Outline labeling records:
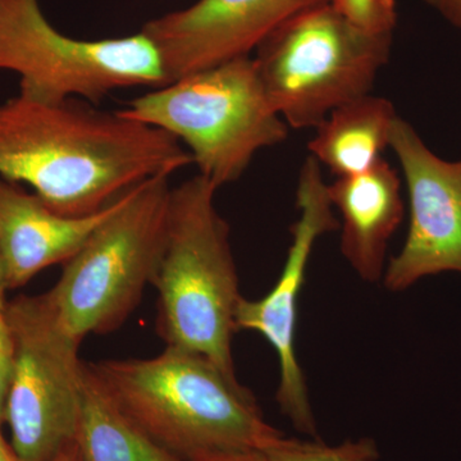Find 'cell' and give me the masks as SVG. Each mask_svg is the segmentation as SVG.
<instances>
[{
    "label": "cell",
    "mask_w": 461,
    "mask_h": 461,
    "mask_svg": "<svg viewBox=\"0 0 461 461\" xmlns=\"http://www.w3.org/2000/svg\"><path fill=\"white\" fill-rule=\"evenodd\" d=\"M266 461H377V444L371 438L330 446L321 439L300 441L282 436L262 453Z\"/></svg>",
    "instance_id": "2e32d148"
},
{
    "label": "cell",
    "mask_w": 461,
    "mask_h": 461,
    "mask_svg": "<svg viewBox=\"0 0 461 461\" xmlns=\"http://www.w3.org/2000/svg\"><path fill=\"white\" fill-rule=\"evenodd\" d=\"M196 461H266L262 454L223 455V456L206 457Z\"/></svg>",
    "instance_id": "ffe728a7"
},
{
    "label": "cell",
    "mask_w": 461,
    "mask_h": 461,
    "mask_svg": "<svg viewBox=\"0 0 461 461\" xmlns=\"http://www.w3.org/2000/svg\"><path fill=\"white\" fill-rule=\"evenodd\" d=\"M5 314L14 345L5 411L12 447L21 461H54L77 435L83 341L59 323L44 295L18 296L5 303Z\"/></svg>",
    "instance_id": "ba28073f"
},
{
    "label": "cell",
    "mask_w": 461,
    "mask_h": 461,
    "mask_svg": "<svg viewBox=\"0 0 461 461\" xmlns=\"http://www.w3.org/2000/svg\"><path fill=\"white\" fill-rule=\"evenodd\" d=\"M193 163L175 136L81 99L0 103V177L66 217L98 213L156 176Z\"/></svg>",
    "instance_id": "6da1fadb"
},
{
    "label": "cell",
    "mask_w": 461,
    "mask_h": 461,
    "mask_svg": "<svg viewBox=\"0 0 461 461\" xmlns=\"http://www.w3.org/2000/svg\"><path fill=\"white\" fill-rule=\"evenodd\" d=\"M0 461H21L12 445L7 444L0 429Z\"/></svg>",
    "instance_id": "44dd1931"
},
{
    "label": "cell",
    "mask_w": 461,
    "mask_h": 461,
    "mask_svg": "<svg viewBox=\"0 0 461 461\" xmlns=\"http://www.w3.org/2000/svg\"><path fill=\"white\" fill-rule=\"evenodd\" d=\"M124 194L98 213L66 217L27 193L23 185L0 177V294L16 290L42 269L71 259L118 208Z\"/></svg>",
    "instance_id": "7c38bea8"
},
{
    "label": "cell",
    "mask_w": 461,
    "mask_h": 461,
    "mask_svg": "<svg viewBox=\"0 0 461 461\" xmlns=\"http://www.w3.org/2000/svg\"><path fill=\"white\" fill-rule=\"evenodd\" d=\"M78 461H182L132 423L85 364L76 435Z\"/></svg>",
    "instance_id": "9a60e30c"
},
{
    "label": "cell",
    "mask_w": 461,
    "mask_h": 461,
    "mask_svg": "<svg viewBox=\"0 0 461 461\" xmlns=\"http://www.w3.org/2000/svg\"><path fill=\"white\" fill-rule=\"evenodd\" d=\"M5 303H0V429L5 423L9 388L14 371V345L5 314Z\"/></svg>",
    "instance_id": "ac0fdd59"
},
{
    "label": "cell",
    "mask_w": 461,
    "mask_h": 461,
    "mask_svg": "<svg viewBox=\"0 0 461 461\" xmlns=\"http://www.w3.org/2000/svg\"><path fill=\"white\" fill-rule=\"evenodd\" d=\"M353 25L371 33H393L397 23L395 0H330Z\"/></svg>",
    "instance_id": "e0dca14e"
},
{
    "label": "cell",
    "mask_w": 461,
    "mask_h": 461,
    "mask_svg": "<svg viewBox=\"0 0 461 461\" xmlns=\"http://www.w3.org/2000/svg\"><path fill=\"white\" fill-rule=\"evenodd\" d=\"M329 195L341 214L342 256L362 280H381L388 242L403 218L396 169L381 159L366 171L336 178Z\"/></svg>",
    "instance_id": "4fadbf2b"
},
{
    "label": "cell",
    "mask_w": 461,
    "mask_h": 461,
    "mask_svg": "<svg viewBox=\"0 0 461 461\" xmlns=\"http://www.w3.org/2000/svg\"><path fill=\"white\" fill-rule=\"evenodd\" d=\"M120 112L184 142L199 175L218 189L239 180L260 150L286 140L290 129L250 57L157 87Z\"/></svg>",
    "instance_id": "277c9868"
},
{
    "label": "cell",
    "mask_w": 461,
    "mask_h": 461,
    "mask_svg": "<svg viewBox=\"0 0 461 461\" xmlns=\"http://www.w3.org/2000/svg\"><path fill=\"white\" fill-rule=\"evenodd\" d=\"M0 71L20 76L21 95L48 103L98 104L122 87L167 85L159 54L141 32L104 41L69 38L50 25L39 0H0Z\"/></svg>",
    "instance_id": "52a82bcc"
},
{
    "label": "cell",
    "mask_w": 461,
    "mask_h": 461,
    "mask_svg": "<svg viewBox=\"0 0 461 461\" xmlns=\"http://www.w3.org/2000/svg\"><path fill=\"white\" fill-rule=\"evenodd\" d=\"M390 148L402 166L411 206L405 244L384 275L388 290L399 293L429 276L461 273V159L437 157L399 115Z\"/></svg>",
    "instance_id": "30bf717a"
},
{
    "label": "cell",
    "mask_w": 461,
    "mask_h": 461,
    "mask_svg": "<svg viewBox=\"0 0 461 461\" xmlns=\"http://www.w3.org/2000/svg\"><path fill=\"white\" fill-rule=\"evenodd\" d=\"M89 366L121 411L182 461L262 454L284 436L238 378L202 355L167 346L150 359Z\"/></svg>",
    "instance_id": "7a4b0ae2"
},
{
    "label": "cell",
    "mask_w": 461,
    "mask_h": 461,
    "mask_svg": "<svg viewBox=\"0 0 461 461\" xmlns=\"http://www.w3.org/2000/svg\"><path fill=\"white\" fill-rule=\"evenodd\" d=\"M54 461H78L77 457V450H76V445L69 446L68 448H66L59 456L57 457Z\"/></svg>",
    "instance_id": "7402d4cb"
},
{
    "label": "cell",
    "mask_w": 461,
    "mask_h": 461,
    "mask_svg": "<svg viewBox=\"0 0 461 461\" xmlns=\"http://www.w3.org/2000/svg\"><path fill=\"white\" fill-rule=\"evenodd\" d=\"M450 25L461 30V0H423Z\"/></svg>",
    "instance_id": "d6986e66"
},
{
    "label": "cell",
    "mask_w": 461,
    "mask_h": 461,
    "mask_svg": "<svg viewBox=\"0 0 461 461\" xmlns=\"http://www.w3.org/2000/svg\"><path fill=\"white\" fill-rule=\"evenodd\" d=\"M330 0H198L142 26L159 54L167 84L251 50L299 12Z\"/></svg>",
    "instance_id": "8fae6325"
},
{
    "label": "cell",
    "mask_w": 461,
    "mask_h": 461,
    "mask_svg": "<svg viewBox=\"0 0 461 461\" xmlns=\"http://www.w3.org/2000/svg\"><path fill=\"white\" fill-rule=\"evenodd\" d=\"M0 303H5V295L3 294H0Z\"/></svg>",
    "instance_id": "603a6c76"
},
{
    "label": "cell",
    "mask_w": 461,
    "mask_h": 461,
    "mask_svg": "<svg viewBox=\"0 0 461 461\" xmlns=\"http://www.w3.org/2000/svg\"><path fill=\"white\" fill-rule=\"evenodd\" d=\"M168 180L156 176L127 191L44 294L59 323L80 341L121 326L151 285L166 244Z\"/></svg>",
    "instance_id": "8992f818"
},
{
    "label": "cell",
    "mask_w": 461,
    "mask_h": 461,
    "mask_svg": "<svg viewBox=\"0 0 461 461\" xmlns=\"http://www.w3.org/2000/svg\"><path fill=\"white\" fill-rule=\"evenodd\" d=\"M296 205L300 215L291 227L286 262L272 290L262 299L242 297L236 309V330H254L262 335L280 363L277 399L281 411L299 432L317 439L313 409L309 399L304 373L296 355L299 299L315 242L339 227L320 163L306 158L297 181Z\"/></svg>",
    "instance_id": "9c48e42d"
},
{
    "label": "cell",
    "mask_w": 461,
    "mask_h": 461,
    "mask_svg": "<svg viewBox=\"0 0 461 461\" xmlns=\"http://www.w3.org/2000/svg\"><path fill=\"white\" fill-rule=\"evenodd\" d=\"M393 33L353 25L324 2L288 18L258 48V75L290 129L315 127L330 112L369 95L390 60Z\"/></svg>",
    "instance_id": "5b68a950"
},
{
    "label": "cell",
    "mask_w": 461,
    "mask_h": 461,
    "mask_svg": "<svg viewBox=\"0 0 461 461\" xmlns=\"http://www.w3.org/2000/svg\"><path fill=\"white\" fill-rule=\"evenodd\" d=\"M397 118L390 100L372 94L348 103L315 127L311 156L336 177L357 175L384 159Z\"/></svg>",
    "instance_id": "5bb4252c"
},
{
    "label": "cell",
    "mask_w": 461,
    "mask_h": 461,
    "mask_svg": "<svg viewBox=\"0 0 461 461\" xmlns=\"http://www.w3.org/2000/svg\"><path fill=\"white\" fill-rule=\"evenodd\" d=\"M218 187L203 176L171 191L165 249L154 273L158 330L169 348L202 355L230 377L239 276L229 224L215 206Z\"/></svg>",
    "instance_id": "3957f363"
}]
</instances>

▶ Problem to work on
Reproduce the records line for line, starting at their first line and ending after the line that contains "461H182L132 423L85 364L76". Leave the pictures out of your copy.

▶ Complete response
Find 'cell' and give me the masks as SVG. Each mask_svg is the segmentation as SVG.
<instances>
[{
    "label": "cell",
    "mask_w": 461,
    "mask_h": 461,
    "mask_svg": "<svg viewBox=\"0 0 461 461\" xmlns=\"http://www.w3.org/2000/svg\"><path fill=\"white\" fill-rule=\"evenodd\" d=\"M266 461H377V444L371 438L330 446L321 439L300 441L282 436L262 453Z\"/></svg>",
    "instance_id": "2e32d148"
},
{
    "label": "cell",
    "mask_w": 461,
    "mask_h": 461,
    "mask_svg": "<svg viewBox=\"0 0 461 461\" xmlns=\"http://www.w3.org/2000/svg\"><path fill=\"white\" fill-rule=\"evenodd\" d=\"M196 461H266L262 454L223 455V456L206 457Z\"/></svg>",
    "instance_id": "ffe728a7"
},
{
    "label": "cell",
    "mask_w": 461,
    "mask_h": 461,
    "mask_svg": "<svg viewBox=\"0 0 461 461\" xmlns=\"http://www.w3.org/2000/svg\"><path fill=\"white\" fill-rule=\"evenodd\" d=\"M5 314L14 345L5 411L12 447L21 461H54L77 435L83 341L59 323L44 295L18 296L5 303Z\"/></svg>",
    "instance_id": "ba28073f"
},
{
    "label": "cell",
    "mask_w": 461,
    "mask_h": 461,
    "mask_svg": "<svg viewBox=\"0 0 461 461\" xmlns=\"http://www.w3.org/2000/svg\"><path fill=\"white\" fill-rule=\"evenodd\" d=\"M193 163L175 136L81 99L0 103V177L66 217L98 213L156 176Z\"/></svg>",
    "instance_id": "6da1fadb"
},
{
    "label": "cell",
    "mask_w": 461,
    "mask_h": 461,
    "mask_svg": "<svg viewBox=\"0 0 461 461\" xmlns=\"http://www.w3.org/2000/svg\"><path fill=\"white\" fill-rule=\"evenodd\" d=\"M0 461H21L12 445L7 444L0 429Z\"/></svg>",
    "instance_id": "44dd1931"
},
{
    "label": "cell",
    "mask_w": 461,
    "mask_h": 461,
    "mask_svg": "<svg viewBox=\"0 0 461 461\" xmlns=\"http://www.w3.org/2000/svg\"><path fill=\"white\" fill-rule=\"evenodd\" d=\"M124 194L98 213L66 217L27 193L23 185L0 177V294L16 290L42 269L71 259L118 208Z\"/></svg>",
    "instance_id": "7c38bea8"
},
{
    "label": "cell",
    "mask_w": 461,
    "mask_h": 461,
    "mask_svg": "<svg viewBox=\"0 0 461 461\" xmlns=\"http://www.w3.org/2000/svg\"><path fill=\"white\" fill-rule=\"evenodd\" d=\"M78 461H182L132 423L85 364L76 435Z\"/></svg>",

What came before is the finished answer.